* Given task *
What is needed is the run of lines from the one with "How great a" through the close of the data, set down exactly.

= = = = = = =

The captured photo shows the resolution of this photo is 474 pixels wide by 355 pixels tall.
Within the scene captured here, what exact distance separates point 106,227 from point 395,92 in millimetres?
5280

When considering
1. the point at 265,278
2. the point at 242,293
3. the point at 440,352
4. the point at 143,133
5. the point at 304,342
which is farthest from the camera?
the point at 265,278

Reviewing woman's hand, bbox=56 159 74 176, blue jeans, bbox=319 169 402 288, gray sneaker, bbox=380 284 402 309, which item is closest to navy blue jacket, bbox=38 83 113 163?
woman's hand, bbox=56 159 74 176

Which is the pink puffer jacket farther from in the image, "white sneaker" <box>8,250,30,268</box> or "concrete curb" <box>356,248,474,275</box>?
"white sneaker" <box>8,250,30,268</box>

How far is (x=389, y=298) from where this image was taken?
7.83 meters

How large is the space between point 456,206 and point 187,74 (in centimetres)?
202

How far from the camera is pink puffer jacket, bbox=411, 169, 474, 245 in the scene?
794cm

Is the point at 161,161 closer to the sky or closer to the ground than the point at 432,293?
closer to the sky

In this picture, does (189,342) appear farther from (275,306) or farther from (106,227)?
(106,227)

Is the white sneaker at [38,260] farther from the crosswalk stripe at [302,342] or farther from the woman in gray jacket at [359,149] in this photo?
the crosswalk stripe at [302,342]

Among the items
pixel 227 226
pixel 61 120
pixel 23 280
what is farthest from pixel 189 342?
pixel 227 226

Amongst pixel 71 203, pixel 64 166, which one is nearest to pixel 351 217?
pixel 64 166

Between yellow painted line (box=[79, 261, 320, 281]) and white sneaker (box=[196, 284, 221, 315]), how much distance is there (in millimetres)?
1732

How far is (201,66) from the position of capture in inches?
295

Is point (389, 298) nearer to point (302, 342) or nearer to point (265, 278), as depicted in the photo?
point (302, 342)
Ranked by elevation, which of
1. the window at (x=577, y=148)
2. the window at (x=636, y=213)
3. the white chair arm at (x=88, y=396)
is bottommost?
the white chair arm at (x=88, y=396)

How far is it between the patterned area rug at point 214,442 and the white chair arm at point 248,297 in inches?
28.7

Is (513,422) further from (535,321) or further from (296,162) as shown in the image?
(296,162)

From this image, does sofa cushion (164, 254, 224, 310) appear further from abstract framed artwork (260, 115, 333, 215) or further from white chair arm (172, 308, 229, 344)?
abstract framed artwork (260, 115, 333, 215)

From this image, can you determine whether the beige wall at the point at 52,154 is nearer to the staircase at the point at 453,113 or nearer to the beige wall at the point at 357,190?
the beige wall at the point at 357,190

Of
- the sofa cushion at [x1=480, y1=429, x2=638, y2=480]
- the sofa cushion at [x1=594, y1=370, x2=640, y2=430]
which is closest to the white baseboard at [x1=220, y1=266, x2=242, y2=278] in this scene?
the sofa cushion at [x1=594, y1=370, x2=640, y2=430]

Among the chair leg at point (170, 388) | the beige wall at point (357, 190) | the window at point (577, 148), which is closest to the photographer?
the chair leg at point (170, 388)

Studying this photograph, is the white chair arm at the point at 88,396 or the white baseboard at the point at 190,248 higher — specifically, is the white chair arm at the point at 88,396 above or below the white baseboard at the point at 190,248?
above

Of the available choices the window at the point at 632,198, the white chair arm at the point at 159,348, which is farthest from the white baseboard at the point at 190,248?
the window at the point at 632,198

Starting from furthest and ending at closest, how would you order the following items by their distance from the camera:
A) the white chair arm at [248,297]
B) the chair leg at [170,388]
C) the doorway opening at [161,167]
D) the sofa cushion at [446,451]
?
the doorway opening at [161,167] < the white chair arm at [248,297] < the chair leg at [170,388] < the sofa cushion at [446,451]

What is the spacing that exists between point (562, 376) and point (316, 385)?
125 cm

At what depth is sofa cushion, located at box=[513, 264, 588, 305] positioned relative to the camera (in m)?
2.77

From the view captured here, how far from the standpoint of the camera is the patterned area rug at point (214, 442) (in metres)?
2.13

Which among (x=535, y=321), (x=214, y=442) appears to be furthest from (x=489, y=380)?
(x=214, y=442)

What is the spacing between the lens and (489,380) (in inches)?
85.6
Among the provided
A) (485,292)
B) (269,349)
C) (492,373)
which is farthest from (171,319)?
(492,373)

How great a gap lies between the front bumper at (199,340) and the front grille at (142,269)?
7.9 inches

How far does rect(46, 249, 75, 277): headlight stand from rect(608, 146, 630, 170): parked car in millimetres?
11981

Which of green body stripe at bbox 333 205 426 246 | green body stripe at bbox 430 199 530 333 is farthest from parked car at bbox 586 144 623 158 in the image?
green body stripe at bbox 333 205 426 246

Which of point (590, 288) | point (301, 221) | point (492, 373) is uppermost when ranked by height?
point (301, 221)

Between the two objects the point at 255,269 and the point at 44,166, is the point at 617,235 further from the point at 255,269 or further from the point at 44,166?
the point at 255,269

= = = = = = =

* In response *
How great a gap lies between the front bumper at (199,340) and the front grille at (142,269)?
7.9 inches

How far does rect(46, 249, 75, 277): headlight stand from rect(608, 146, 630, 170): parked car in millimetres?
11981

Which of green body stripe at bbox 333 205 426 246 | green body stripe at bbox 430 199 530 333 is farthest from parked car at bbox 586 144 623 158 in the image?
green body stripe at bbox 333 205 426 246

Which of point (590, 288) | point (301, 221) | point (492, 373) is uppermost when ranked by height?
point (301, 221)

Between the two objects the point at 255,269 and the point at 44,166, is the point at 617,235 further from the point at 255,269 or further from the point at 44,166?
the point at 255,269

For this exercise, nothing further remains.